Question

A proton is moving with velocity ${10^4}m/s$ parallel to the magnetic field of intensity 5 tesla. The force on the proton is
A. $8 \times {10^{ - 15}}N$
B. ${10^{14}}N$
C. $1.6 \times {10^{ - 19}}N$
D. Zero

Answer 1

Hint: You can start by mentioning the equation of the magnetic force that a moving charged particle experiences in a magnetic field, i.e. $F = qvB\sin \theta $ . Then just simply substitute the given values in this equation to reach the solution.

Complete answer:
In the problem, we are required to calculate the magnetic force on the proton due to the magnetic field (the source of the magnetic field is not important in this case).

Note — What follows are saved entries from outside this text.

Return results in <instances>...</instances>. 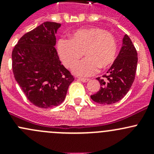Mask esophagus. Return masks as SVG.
Masks as SVG:
<instances>
[{
  "mask_svg": "<svg viewBox=\"0 0 154 154\" xmlns=\"http://www.w3.org/2000/svg\"><path fill=\"white\" fill-rule=\"evenodd\" d=\"M78 80H80V81H81V82H83V83H86V82H88V80H89V79L82 78V77H79Z\"/></svg>",
  "mask_w": 154,
  "mask_h": 154,
  "instance_id": "34e87169",
  "label": "esophagus"
}]
</instances>
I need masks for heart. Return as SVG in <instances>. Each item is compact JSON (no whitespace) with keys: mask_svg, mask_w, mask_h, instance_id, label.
Returning <instances> with one entry per match:
<instances>
[{"mask_svg":"<svg viewBox=\"0 0 154 154\" xmlns=\"http://www.w3.org/2000/svg\"><path fill=\"white\" fill-rule=\"evenodd\" d=\"M59 56L65 66L71 68L81 59L72 71L81 77L95 74L99 68L106 69L112 65L118 51L116 38L110 32L99 27L83 28L70 35L69 40L60 39L57 45Z\"/></svg>","mask_w":154,"mask_h":154,"instance_id":"heart-1","label":"heart"}]
</instances>
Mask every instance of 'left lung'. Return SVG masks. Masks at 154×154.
Masks as SVG:
<instances>
[{
  "label": "left lung",
  "mask_w": 154,
  "mask_h": 154,
  "mask_svg": "<svg viewBox=\"0 0 154 154\" xmlns=\"http://www.w3.org/2000/svg\"><path fill=\"white\" fill-rule=\"evenodd\" d=\"M137 52L130 37L126 34L117 58L103 79L100 82V88L91 98L100 104H112L122 100L133 85L137 68Z\"/></svg>",
  "instance_id": "obj_1"
}]
</instances>
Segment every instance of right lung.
<instances>
[{
    "label": "right lung",
    "instance_id": "right-lung-1",
    "mask_svg": "<svg viewBox=\"0 0 154 154\" xmlns=\"http://www.w3.org/2000/svg\"><path fill=\"white\" fill-rule=\"evenodd\" d=\"M61 24L46 21L24 34L12 54L15 80L27 99L39 108H52L64 101L74 78L62 65L56 34Z\"/></svg>",
    "mask_w": 154,
    "mask_h": 154
}]
</instances>
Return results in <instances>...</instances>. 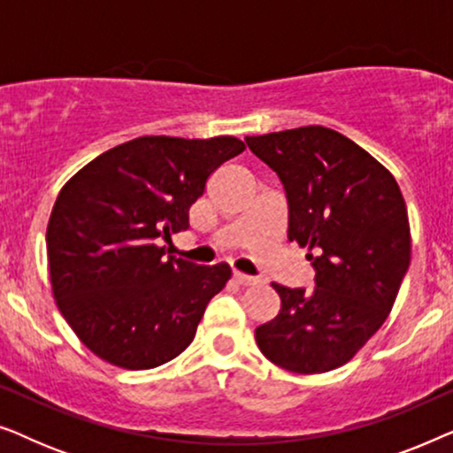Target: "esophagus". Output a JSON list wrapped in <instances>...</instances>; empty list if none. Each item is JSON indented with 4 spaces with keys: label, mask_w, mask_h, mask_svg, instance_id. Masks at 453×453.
<instances>
[{
    "label": "esophagus",
    "mask_w": 453,
    "mask_h": 453,
    "mask_svg": "<svg viewBox=\"0 0 453 453\" xmlns=\"http://www.w3.org/2000/svg\"><path fill=\"white\" fill-rule=\"evenodd\" d=\"M234 280H237L239 284H243V287H253V284H257L259 280L257 278H253V276H247V274H243V272H234Z\"/></svg>",
    "instance_id": "1"
}]
</instances>
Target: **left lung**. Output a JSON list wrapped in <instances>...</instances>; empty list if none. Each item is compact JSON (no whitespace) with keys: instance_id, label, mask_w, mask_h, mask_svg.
<instances>
[{"instance_id":"1","label":"left lung","mask_w":453,"mask_h":453,"mask_svg":"<svg viewBox=\"0 0 453 453\" xmlns=\"http://www.w3.org/2000/svg\"><path fill=\"white\" fill-rule=\"evenodd\" d=\"M280 177L288 241L307 247L315 288L272 282L280 311L256 327L262 355L301 375L350 361L383 326L411 264V222L392 173L324 126L247 135Z\"/></svg>"}]
</instances>
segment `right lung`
Masks as SVG:
<instances>
[{
	"label": "right lung",
	"instance_id": "right-lung-1",
	"mask_svg": "<svg viewBox=\"0 0 453 453\" xmlns=\"http://www.w3.org/2000/svg\"><path fill=\"white\" fill-rule=\"evenodd\" d=\"M245 150L233 135H142L82 166L61 188L47 225L51 290L86 349L121 369H154L196 338L231 265H196L154 239L189 226L212 173Z\"/></svg>",
	"mask_w": 453,
	"mask_h": 453
}]
</instances>
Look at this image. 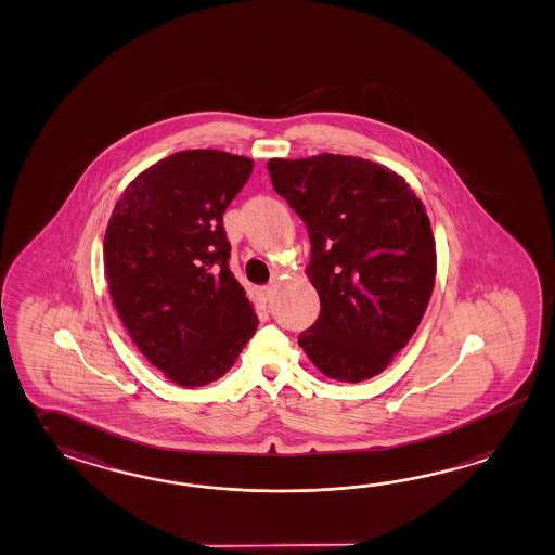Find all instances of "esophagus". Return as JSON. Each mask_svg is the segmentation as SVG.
<instances>
[{"instance_id": "34e87169", "label": "esophagus", "mask_w": 555, "mask_h": 555, "mask_svg": "<svg viewBox=\"0 0 555 555\" xmlns=\"http://www.w3.org/2000/svg\"><path fill=\"white\" fill-rule=\"evenodd\" d=\"M272 288H274L272 284H267V286H260V295H262V298H264V300H271Z\"/></svg>"}]
</instances>
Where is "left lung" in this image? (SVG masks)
Instances as JSON below:
<instances>
[{
	"mask_svg": "<svg viewBox=\"0 0 555 555\" xmlns=\"http://www.w3.org/2000/svg\"><path fill=\"white\" fill-rule=\"evenodd\" d=\"M267 167L312 245L307 274L321 314L298 345L324 376L369 380L408 345L430 302L436 243L426 209L404 177L374 160L322 153Z\"/></svg>",
	"mask_w": 555,
	"mask_h": 555,
	"instance_id": "1",
	"label": "left lung"
}]
</instances>
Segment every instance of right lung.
Masks as SVG:
<instances>
[{
  "label": "right lung",
  "mask_w": 555,
  "mask_h": 555,
  "mask_svg": "<svg viewBox=\"0 0 555 555\" xmlns=\"http://www.w3.org/2000/svg\"><path fill=\"white\" fill-rule=\"evenodd\" d=\"M250 172L253 159L227 151L172 153L129 183L105 231L119 319L141 354L185 388L224 376L259 324L222 229Z\"/></svg>",
  "instance_id": "add662e5"
}]
</instances>
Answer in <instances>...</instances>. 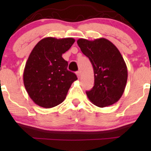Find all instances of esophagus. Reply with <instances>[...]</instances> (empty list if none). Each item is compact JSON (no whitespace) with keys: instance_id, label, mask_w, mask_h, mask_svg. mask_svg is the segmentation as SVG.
Returning <instances> with one entry per match:
<instances>
[{"instance_id":"obj_1","label":"esophagus","mask_w":151,"mask_h":151,"mask_svg":"<svg viewBox=\"0 0 151 151\" xmlns=\"http://www.w3.org/2000/svg\"><path fill=\"white\" fill-rule=\"evenodd\" d=\"M76 74H77V77H78V78H80V71H77V72H76Z\"/></svg>"}]
</instances>
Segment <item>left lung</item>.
<instances>
[{"instance_id":"obj_1","label":"left lung","mask_w":151,"mask_h":151,"mask_svg":"<svg viewBox=\"0 0 151 151\" xmlns=\"http://www.w3.org/2000/svg\"><path fill=\"white\" fill-rule=\"evenodd\" d=\"M77 42L93 67L94 86L86 91L88 98L99 107L116 103L124 92L128 78L127 67L118 49L104 38L80 39Z\"/></svg>"}]
</instances>
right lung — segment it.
<instances>
[{
    "label": "right lung",
    "mask_w": 151,
    "mask_h": 151,
    "mask_svg": "<svg viewBox=\"0 0 151 151\" xmlns=\"http://www.w3.org/2000/svg\"><path fill=\"white\" fill-rule=\"evenodd\" d=\"M73 38L47 37L39 41L30 52L23 73L26 91L36 104L52 108L63 102L77 77L67 69L62 55L70 49Z\"/></svg>",
    "instance_id": "obj_1"
}]
</instances>
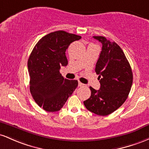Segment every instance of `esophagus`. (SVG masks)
Segmentation results:
<instances>
[{
  "label": "esophagus",
  "instance_id": "34e87169",
  "mask_svg": "<svg viewBox=\"0 0 149 149\" xmlns=\"http://www.w3.org/2000/svg\"><path fill=\"white\" fill-rule=\"evenodd\" d=\"M78 85H79V86H84L85 84H82L81 82H80V81H79V84H78Z\"/></svg>",
  "mask_w": 149,
  "mask_h": 149
}]
</instances>
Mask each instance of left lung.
Segmentation results:
<instances>
[{"label": "left lung", "instance_id": "1", "mask_svg": "<svg viewBox=\"0 0 149 149\" xmlns=\"http://www.w3.org/2000/svg\"><path fill=\"white\" fill-rule=\"evenodd\" d=\"M102 43V51L95 72L101 87L90 86L91 95L84 101L86 109L95 114L106 116L119 108L127 98L133 81L130 63L121 48L104 36H93Z\"/></svg>", "mask_w": 149, "mask_h": 149}]
</instances>
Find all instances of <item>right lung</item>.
Here are the masks:
<instances>
[{
  "label": "right lung",
  "mask_w": 149,
  "mask_h": 149,
  "mask_svg": "<svg viewBox=\"0 0 149 149\" xmlns=\"http://www.w3.org/2000/svg\"><path fill=\"white\" fill-rule=\"evenodd\" d=\"M81 38L56 31L41 38L33 48L27 63L29 89L35 102L44 111H60L78 86L77 80L65 79L60 70L68 63L67 48Z\"/></svg>",
  "instance_id": "obj_1"
}]
</instances>
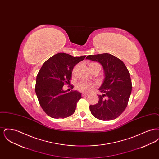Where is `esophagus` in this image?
<instances>
[{
  "mask_svg": "<svg viewBox=\"0 0 159 159\" xmlns=\"http://www.w3.org/2000/svg\"><path fill=\"white\" fill-rule=\"evenodd\" d=\"M82 97H88L89 95L87 93H82Z\"/></svg>",
  "mask_w": 159,
  "mask_h": 159,
  "instance_id": "obj_1",
  "label": "esophagus"
}]
</instances>
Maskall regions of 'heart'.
Returning <instances> with one entry per match:
<instances>
[{"label":"heart","instance_id":"obj_1","mask_svg":"<svg viewBox=\"0 0 159 159\" xmlns=\"http://www.w3.org/2000/svg\"><path fill=\"white\" fill-rule=\"evenodd\" d=\"M91 66H97L101 69V66L97 62H91L89 65V67ZM96 86L95 83H89L86 82H80L77 84V89L78 91L83 92H91L92 89Z\"/></svg>","mask_w":159,"mask_h":159}]
</instances>
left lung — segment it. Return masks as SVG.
Instances as JSON below:
<instances>
[{
  "label": "left lung",
  "instance_id": "left-lung-1",
  "mask_svg": "<svg viewBox=\"0 0 159 159\" xmlns=\"http://www.w3.org/2000/svg\"><path fill=\"white\" fill-rule=\"evenodd\" d=\"M86 59L99 62L103 67L105 79L99 90L97 104L90 106L92 114L101 120L117 118L126 109L132 91V82L128 68L122 61L110 53L88 55Z\"/></svg>",
  "mask_w": 159,
  "mask_h": 159
}]
</instances>
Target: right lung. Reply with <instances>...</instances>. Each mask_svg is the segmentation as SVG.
<instances>
[{"mask_svg":"<svg viewBox=\"0 0 159 159\" xmlns=\"http://www.w3.org/2000/svg\"><path fill=\"white\" fill-rule=\"evenodd\" d=\"M85 57L57 53L45 61L39 70L35 91L40 106L51 117L64 119L75 113L81 93L76 91L67 93L62 87L70 83L74 67Z\"/></svg>","mask_w":159,"mask_h":159,"instance_id":"add662e5","label":"right lung"}]
</instances>
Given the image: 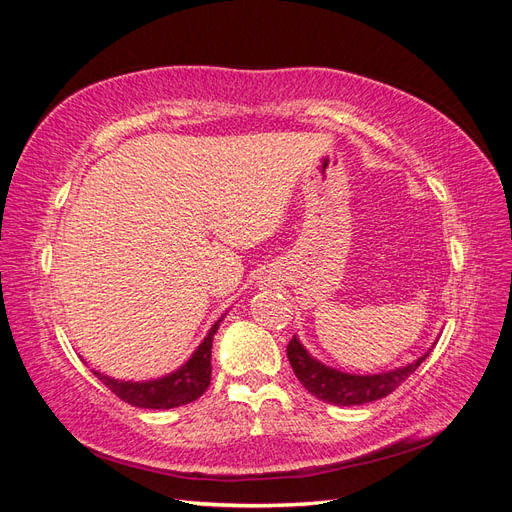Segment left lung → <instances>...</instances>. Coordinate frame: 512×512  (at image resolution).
I'll use <instances>...</instances> for the list:
<instances>
[{"label": "left lung", "instance_id": "1", "mask_svg": "<svg viewBox=\"0 0 512 512\" xmlns=\"http://www.w3.org/2000/svg\"><path fill=\"white\" fill-rule=\"evenodd\" d=\"M286 354H288L294 376L299 378V382L305 386V389L314 397L327 401V404H333V406H361V404H369V401L391 395L397 386L404 380H408L418 369V365H421L429 356L427 352L414 363L393 371H386V374L354 376L316 361L314 356H309V352L301 346L297 337L290 339Z\"/></svg>", "mask_w": 512, "mask_h": 512}]
</instances>
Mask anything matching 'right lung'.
Wrapping results in <instances>:
<instances>
[{
    "instance_id": "1",
    "label": "right lung",
    "mask_w": 512,
    "mask_h": 512,
    "mask_svg": "<svg viewBox=\"0 0 512 512\" xmlns=\"http://www.w3.org/2000/svg\"><path fill=\"white\" fill-rule=\"evenodd\" d=\"M218 327L220 320L213 324L211 331L203 339V344H200L192 354V359L181 365L177 371H173V374H168L160 380L123 382L98 374V371H94V374L106 389H111V393H115L121 401H126V404L136 408L168 410L192 404L194 399H198L207 391V386L211 382V346Z\"/></svg>"
}]
</instances>
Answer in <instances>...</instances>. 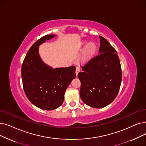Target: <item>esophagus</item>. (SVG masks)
Instances as JSON below:
<instances>
[{
  "mask_svg": "<svg viewBox=\"0 0 146 146\" xmlns=\"http://www.w3.org/2000/svg\"><path fill=\"white\" fill-rule=\"evenodd\" d=\"M80 71V69L79 67H76V76H78L79 72Z\"/></svg>",
  "mask_w": 146,
  "mask_h": 146,
  "instance_id": "34e87169",
  "label": "esophagus"
}]
</instances>
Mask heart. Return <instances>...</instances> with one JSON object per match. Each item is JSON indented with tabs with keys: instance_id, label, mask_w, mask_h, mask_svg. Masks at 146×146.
<instances>
[{
	"instance_id": "obj_1",
	"label": "heart",
	"mask_w": 146,
	"mask_h": 146,
	"mask_svg": "<svg viewBox=\"0 0 146 146\" xmlns=\"http://www.w3.org/2000/svg\"><path fill=\"white\" fill-rule=\"evenodd\" d=\"M96 50V45L94 43H90L87 45L85 51V57L90 58L94 54Z\"/></svg>"
}]
</instances>
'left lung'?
Instances as JSON below:
<instances>
[{
    "label": "left lung",
    "instance_id": "8db88e82",
    "mask_svg": "<svg viewBox=\"0 0 146 146\" xmlns=\"http://www.w3.org/2000/svg\"><path fill=\"white\" fill-rule=\"evenodd\" d=\"M99 54L82 67L80 96L88 106L103 108L115 99L122 81V69L117 51L100 36Z\"/></svg>",
    "mask_w": 146,
    "mask_h": 146
}]
</instances>
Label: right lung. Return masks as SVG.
<instances>
[{
  "mask_svg": "<svg viewBox=\"0 0 146 146\" xmlns=\"http://www.w3.org/2000/svg\"><path fill=\"white\" fill-rule=\"evenodd\" d=\"M54 36L48 35L37 40L29 49L21 67L23 85L27 98L36 107L47 110L62 104L67 88L76 76L73 66L52 68L41 60L39 46Z\"/></svg>",
  "mask_w": 146,
  "mask_h": 146,
  "instance_id": "add662e5",
  "label": "right lung"
}]
</instances>
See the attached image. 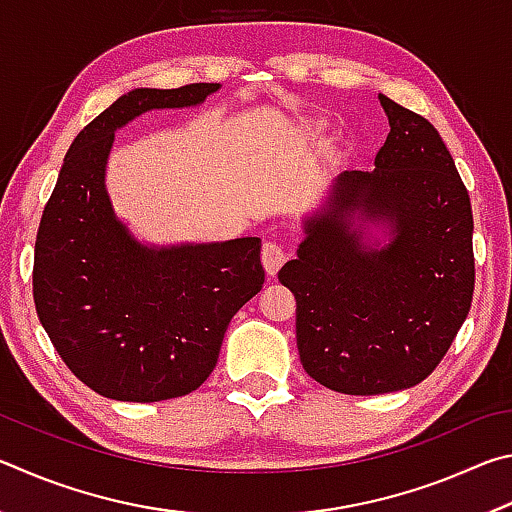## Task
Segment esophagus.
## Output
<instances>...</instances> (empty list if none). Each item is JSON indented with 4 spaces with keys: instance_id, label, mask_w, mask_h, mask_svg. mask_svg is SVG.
<instances>
[{
    "instance_id": "34e87169",
    "label": "esophagus",
    "mask_w": 512,
    "mask_h": 512,
    "mask_svg": "<svg viewBox=\"0 0 512 512\" xmlns=\"http://www.w3.org/2000/svg\"><path fill=\"white\" fill-rule=\"evenodd\" d=\"M287 248L282 246V241L277 239H266L264 246H262V262L268 275H275L280 271L282 264L287 262Z\"/></svg>"
}]
</instances>
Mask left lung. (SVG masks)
Segmentation results:
<instances>
[{
	"instance_id": "obj_1",
	"label": "left lung",
	"mask_w": 512,
	"mask_h": 512,
	"mask_svg": "<svg viewBox=\"0 0 512 512\" xmlns=\"http://www.w3.org/2000/svg\"><path fill=\"white\" fill-rule=\"evenodd\" d=\"M391 133L375 171H345L327 214L277 273L296 296L302 368L345 395L404 391L454 343L474 293L472 205L431 121L379 94ZM392 223L386 249L361 251L344 216Z\"/></svg>"
}]
</instances>
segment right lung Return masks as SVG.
Wrapping results in <instances>:
<instances>
[{"label": "right lung", "mask_w": 512, "mask_h": 512, "mask_svg": "<svg viewBox=\"0 0 512 512\" xmlns=\"http://www.w3.org/2000/svg\"><path fill=\"white\" fill-rule=\"evenodd\" d=\"M219 83L140 88L69 146L42 212L33 300L60 359L94 393L160 402L196 391L219 361L232 316L262 291V241L151 250L112 216L103 185L115 131L153 108L201 103Z\"/></svg>", "instance_id": "right-lung-1"}]
</instances>
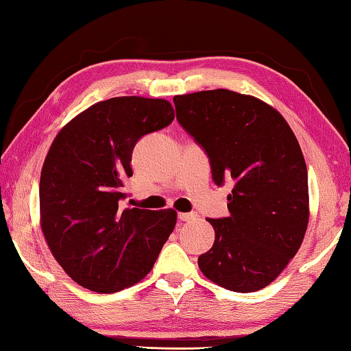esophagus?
Wrapping results in <instances>:
<instances>
[{"label": "esophagus", "instance_id": "esophagus-1", "mask_svg": "<svg viewBox=\"0 0 351 351\" xmlns=\"http://www.w3.org/2000/svg\"><path fill=\"white\" fill-rule=\"evenodd\" d=\"M195 217V213L193 212H190V213H186V212H181V213H178V219H180V221H189V219H193Z\"/></svg>", "mask_w": 351, "mask_h": 351}]
</instances>
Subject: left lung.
Instances as JSON below:
<instances>
[{
  "mask_svg": "<svg viewBox=\"0 0 351 351\" xmlns=\"http://www.w3.org/2000/svg\"><path fill=\"white\" fill-rule=\"evenodd\" d=\"M173 104L180 125L209 156L213 182L234 181L230 215L207 218L215 241L199 255L201 272L235 293L268 287L299 251L310 217L293 130L268 104L229 90L175 96Z\"/></svg>",
  "mask_w": 351,
  "mask_h": 351,
  "instance_id": "obj_1",
  "label": "left lung"
}]
</instances>
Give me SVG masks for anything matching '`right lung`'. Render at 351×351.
<instances>
[{
	"instance_id": "1",
	"label": "right lung",
	"mask_w": 351,
	"mask_h": 351,
	"mask_svg": "<svg viewBox=\"0 0 351 351\" xmlns=\"http://www.w3.org/2000/svg\"><path fill=\"white\" fill-rule=\"evenodd\" d=\"M173 119L164 99L112 97L75 116L52 142L40 176L41 230L80 287L105 294L133 287L173 232V209L122 207L136 142Z\"/></svg>"
}]
</instances>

Since a proton is a charge that is moving with a velocity ${10^4}m/s$ , so it will be affected by the magnetic field.
The equation of magnetic force exerted on a moving charge in a magnetic field is
$F = qvB\sin \theta $
$F = $ The magnetic force on the moving charge
$q = $ The magnitude of the moving charge
$v = $ The velocity with which the charge is moving
$B = $ The intensity of the magnetic field
$\theta = $ The angle that the direction of the moving charge makes with the direction of the magnetic field.
In the solution, we are given
$q = + 1C$ (The magnitude of the proton is $ + 1$ )
$v = {10^4}m/s$
$B = 5T$
$\theta = 0^\circ $ (The proton is moving parallel to the direction of the magnetic field)
So, for the given problem
$F = 1 \times {10^4} \times 5 \times \sin \left( {0^\circ } \right)$
$F = 1 \times {10^4} \times 5 \times 0$
$F = 0$
So, for a proton moving in a magnetic field, if the direction of the moving proton is parallel to the direction of the magnetic field then no magnetic force acts on the moving charged particle.

So, the correct answer is “Option D”.

Note:
In the solution above we saw that the moving particle experiences no magnetic force when the particle moves in a direction parallel to the direction of the magnetic field. The magnetic force exerted on the moving particle is maximum when the direction of the moving particle is in a direction perpendicular to the direction of the magnetic field ( $F = qvB$ ).